Written by Jason Hovett and Alan Sharlish

WARSAW/PRAGUE (Reuters) – Central European currencies are expected to weaken over the next 12 months, with higher inflation compared to the euro zone and the prospect of lower interest rates, a Reuters poll showed.

The region’s currencies made a strong start to the year, supported by higher interest rates and lower energy prices that put pressure on trade balances.

But with Hungary’s central bank already beginning to ease policy and more interest rate cuts expected in the region this year, analysts expect currencies to drop.

In Poland, where markets believe the cost of credit will decline in the fourth quarter, the zloty is expected to decline by 2.7% compared to Tuesday’s closing of 4.55 per euro.

Marcin Sulewski, an economist at Ippima Securities, said: “I think the market may underestimate the length of the economic slowdown that Central and Eastern European economies will suffer, and we will probably talk about interest rate cuts, so amid high inflation this will affect the currencies of Central and Eastern Europe.” “. .

The National Bank of Hungary (NBH) has already cut its key one-day deposit rate by a total of 200 basis points to 16% to ease the burden on the sluggish economy.
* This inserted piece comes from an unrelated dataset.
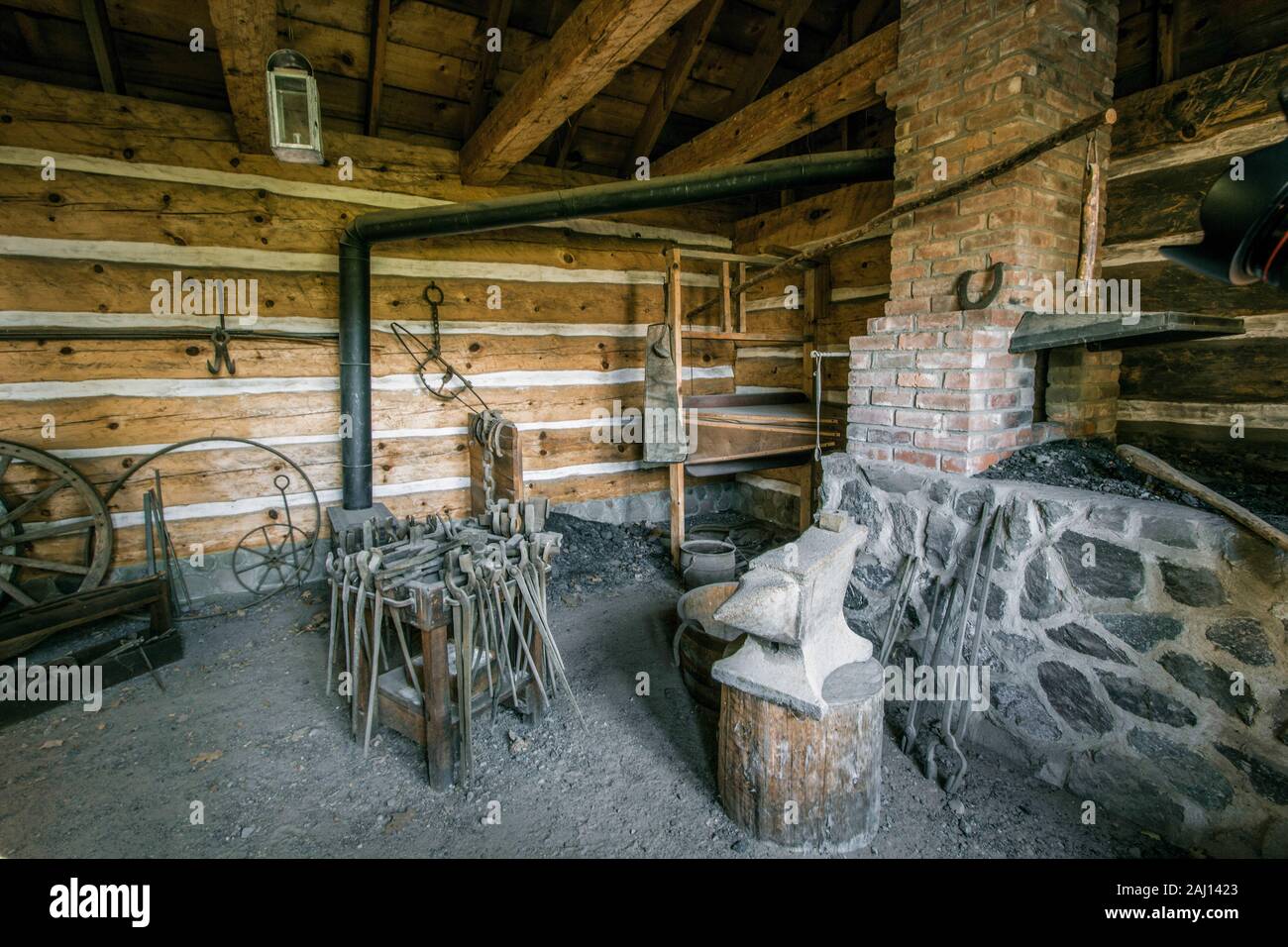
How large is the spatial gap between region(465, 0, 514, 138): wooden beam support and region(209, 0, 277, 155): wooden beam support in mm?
1367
Inflation, still the highest in the European Union, has begun to ease.

“Forint has the potential to weaken if we see stronger-than-expected inflation, which could raise bets on stronger NBH facilities,” said Peter Veroufacz, economist at ING.

It is expected to drop 1.3% to 380.0 per euro, according to the survey. The euro, which is heavily controlled by the central bank, is expected to decline 1.0% to 5.0 against the euro.

“In Romania, the new government has decided to deploy a new tool to reduce the significant price pressures that remain associated with expensive food,” said Jakob Kratky, an analyst at General Investments.

“Although consumer prices in Romania are highly sensitive to the exchange rate, they may soon allow the central bank to allow the leu to depreciate slightly.”

Lesser currencies in the region are expected to weaken, dropping 0.1% to 23.775.